======== Фрагмент текста ========

Евгений Марголит. Живые и мертвое. Заметки к истории советского кино 1920–1960-х годов.
СПб.: Сеанс, 2012. 224 с.

Интересно, что долгий путь от начала съемок (лето 1961 года) к экрану, от «Заставы Ильича» к «Мне двадцать лет» (под этим названием картина вышла в прокат в начале 1965 года), превратил работу Хуциева из предтечи в итог. Фильмы, возникшие так или иначе под ее влиянием, пришли на экран раньше: так, «Я шагаю по Москве» Георгия Данелии или, например, «Путешествие в апрель», режиссерский дебют Вадима Дербенева, зрители увидели уже в 1963-м. И быть может, этот интервал придал картине полноту, делающую ее прощанием с великой советской утопией.
Это вариант полного отождествления мира социального и природного, апофеоз оттепельной раскованности как некоего социалистического язычества. Персонаж ощущает себя каплей свободно текущего, перетекающего изо дня в день «потока жизни». Показательно, что вехами на этом пути становятся времена года. Город же оказывается вариантом космоса в своей всеобъемности. Пафос слияния с жизненным потоком торжествует в кадрах «Мне двадцать лет». Причем он основан на одной из самых устойчивых литературных (по крайней мере) традиций пятидесятых, где у Окуджавы московские улицы сравниваются с реками, а Юрий Трифонов мудрый свой и горько стоический итоговый роман «Время и место» завершает фразой: Москва окружает нас, как лес. Мы пересекли его. Все остальное не имеет значения. Рефлексия здесь есть способ проникновения в общую гармонию обновленного XX съездом общества, основанного именно на единении обеих стихий —социальной и природной. Таково исходное ощущение фильма. Перечисленные выше фильмы-спутники передают его в чистом виде. Неслучайно лейтмотивом фильма Данелии по сценарию того же Геннадия Шпаликова под очень выразительным названием «Я шагаю по Москве» (то есть течение по руслам улиц-рек прямо заявлено как сюжетообразующий момент) стали слова из песенки: «Бывает все на свете хорошо».

========

_Задание 1:_ Перепишите часть листинга от строки, содержащей "How far is (186,180)", до конца листинга (обе границы включительно) в виде JSON-списка строк. Каждой строке листинга должна соответствовать одна строка списка, пустые строки не включайте.

======== Исходные данные ========

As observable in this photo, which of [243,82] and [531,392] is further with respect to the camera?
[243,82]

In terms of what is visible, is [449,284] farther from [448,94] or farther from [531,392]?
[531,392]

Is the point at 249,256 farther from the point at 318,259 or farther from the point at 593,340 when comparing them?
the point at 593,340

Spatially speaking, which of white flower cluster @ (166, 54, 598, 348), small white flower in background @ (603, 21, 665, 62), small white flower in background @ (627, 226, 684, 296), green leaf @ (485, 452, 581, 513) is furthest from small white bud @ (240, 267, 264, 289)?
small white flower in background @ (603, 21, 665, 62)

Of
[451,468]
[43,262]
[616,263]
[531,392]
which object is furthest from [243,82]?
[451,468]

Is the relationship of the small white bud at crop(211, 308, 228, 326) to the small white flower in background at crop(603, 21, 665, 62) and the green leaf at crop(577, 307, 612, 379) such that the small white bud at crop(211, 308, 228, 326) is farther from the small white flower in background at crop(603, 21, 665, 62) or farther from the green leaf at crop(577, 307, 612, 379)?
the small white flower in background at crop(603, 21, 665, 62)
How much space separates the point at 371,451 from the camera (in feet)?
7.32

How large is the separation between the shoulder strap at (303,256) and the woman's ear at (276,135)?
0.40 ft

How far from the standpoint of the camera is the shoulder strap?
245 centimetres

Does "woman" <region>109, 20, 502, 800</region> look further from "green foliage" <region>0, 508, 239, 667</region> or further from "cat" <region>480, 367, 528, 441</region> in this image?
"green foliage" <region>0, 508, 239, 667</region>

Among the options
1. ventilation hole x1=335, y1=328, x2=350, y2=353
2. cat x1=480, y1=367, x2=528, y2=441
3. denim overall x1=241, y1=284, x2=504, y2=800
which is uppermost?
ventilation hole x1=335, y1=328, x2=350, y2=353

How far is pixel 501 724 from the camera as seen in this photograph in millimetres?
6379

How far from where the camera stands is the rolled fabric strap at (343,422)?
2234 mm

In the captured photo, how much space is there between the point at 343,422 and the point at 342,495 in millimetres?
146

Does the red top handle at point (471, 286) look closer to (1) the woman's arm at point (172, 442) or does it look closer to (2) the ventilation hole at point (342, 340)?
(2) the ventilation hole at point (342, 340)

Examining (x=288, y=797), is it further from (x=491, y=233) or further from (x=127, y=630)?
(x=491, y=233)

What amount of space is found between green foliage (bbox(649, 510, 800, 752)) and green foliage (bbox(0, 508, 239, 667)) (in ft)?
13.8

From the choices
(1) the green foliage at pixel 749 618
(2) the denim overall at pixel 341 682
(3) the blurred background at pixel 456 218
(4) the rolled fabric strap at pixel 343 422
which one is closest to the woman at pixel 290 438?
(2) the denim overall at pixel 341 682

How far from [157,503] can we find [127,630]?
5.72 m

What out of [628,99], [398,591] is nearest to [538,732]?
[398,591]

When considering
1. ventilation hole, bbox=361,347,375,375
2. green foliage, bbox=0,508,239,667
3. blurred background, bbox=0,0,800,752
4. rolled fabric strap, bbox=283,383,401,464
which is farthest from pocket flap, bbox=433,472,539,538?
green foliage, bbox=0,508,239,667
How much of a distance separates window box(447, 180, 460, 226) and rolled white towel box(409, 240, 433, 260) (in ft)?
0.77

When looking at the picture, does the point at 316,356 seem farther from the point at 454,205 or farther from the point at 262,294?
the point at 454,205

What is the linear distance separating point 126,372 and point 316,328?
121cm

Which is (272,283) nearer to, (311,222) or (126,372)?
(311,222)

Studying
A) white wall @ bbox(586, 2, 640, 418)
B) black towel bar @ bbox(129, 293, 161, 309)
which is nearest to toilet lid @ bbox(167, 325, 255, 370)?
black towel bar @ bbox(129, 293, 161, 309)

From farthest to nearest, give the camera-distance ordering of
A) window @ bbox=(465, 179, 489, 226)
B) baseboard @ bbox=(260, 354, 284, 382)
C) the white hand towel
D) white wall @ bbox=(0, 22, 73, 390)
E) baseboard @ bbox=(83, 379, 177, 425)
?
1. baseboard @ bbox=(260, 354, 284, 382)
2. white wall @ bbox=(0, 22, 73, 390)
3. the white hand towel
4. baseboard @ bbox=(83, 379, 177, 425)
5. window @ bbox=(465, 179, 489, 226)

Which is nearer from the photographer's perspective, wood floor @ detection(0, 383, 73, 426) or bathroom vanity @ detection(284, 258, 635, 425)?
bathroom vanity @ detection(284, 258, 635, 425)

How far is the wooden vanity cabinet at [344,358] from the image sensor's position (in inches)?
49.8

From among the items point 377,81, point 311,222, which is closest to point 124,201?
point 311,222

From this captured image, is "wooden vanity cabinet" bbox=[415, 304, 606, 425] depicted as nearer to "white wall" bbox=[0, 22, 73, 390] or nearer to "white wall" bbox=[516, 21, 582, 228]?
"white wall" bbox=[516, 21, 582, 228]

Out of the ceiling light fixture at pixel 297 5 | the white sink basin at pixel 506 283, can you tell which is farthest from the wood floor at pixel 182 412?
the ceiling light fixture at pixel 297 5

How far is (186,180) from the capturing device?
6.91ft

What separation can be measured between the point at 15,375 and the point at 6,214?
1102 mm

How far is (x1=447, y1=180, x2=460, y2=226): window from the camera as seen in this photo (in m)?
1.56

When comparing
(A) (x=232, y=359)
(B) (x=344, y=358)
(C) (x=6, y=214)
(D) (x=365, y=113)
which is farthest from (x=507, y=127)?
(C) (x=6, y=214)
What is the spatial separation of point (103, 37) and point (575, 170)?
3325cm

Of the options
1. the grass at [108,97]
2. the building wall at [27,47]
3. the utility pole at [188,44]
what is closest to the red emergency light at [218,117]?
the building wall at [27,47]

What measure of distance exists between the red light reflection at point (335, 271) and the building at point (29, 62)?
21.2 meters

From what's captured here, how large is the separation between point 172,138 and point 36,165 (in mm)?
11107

========

_Задание 2:_ Под каким названием фильм Хуциева вышел в прокат в начале 1965 года, согласно фрагменту текста?

_Письменный ответ 1:_
[
  "How far is (186,180) from the capturing device?",
  "6.91ft",
  "What separation can be measured between the point at 15,375 and the point at 6,214?",
  "1102 mm",
  "How far is (x1=447, y1=180, x2=460, y2=226): window from the camera as seen in this photo (in m)?",
  "1.56",
  "When comparing",
  "(A) (x=232, y=359)",
  "(B) (x=344, y=358)",
  "(C) (x=6, y=214)",
  "(D) (x=365, y=113)",
  "which is farthest from (x=507, y=127)?",
  "(C) (x=6, y=214)",
  "What is the spatial separation of point (103, 37) and point (575, 170)?",
  "3325cm",
  "Of the options",
  "1. the grass at [108,97]",
  "2. the building wall at [27,47]",
  "3. the utility pole at [188,44]",
  "what is closest to the red emergency light at [218,117]?",
  "the building wall at [27,47]",
  "What measure of distance exists between the red light reflection at point (335, 271) and the building at point (29, 62)?",
  "21.2 meters",
  "From what's captured here, how large is the separation between point 172,138 and point 36,165 (in mm)?",
  "11107"
]

_Письменный ответ 2:_ «Мне двадцать лет».